IBM Watson’s logo is, in fact, a simplification of an earlier logo that had many more orbiting neurons. It is subtle in a way that feels like a grown-up version of the previous, very skeuomorphic design.
The gradient ribbon trend is definitely interesting, and there are a lot of ways to interpret it: it easily suits wordmark, iconic, and combination logos.
I can’t wait to see how it develops as we head into 2018.
I hesitated to put this trend in my list because I couldn’t find very many examples, but there is no doubt that the glitchy look is one of the biggest emerging trends right now.
Few trends immediately evoke as rich a set of mental images as the glitch does: technology, certainly, but also a sort of dystopic feel. The look is very edgy.
In some ways, that makes the glitch sort of dangerous as a logo design trend. Brands that adopt it may be timestamping themselves at a very specific point in history, which could quickly make their brand identity feel out of touch with the times.
That said, it works as a symbol for technological advancement, or being at the cutting edge of technology.
Fashion brands have also embraced it as a “paradoxical balance of being both futuristic and retro,” according to the Adweek article linked above.
Of the examples I’ve highlighted, NPO 3FM is the perfect example of a glitch done well – the glitch is a small part of the logo and doesn’t interfere with its readability.
Seeing as it is just picking up speed this year, I believe we will definitely see more from the glitch trend in regards to logo design in 2018.

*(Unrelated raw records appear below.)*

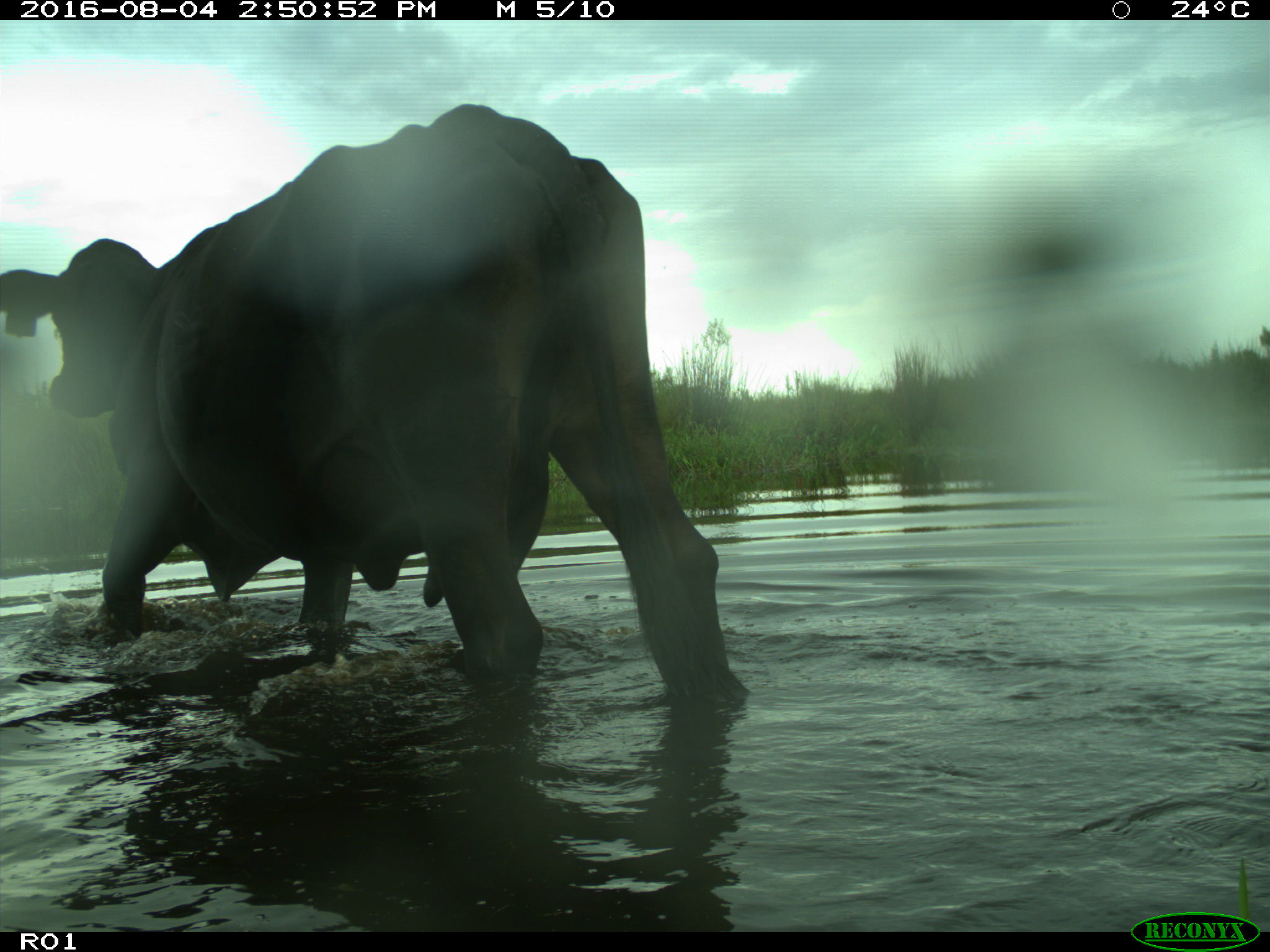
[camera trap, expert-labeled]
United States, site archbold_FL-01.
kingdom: Animalia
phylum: Chordata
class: Mammalia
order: Artiodactyla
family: Bovidae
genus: Bos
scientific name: Bos taurus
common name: domestic cow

I don’t mean to make this a definitive list of the five biggest trends we will be seeing come to their own in the next year; this list is simply meant to identify some logo design trends I can see growing in 2018.
Logo design seems to be heading in two directions this year.
On one end of the spectrum, we are seeing a move towards highly saturated logos that take advantage of modern printing techniques and use many colors.
The flat color overlay, gradient depth, and in some ways, the glitch trends seem to be moving in this direction.
On the other hand, we have the container and broken text trends that seem to be making more with less. These trends keep the number of colors in a logo small – sometimes as minimal as a single color and white – and focus instead on the use of negative space to create a full imagine in our minds.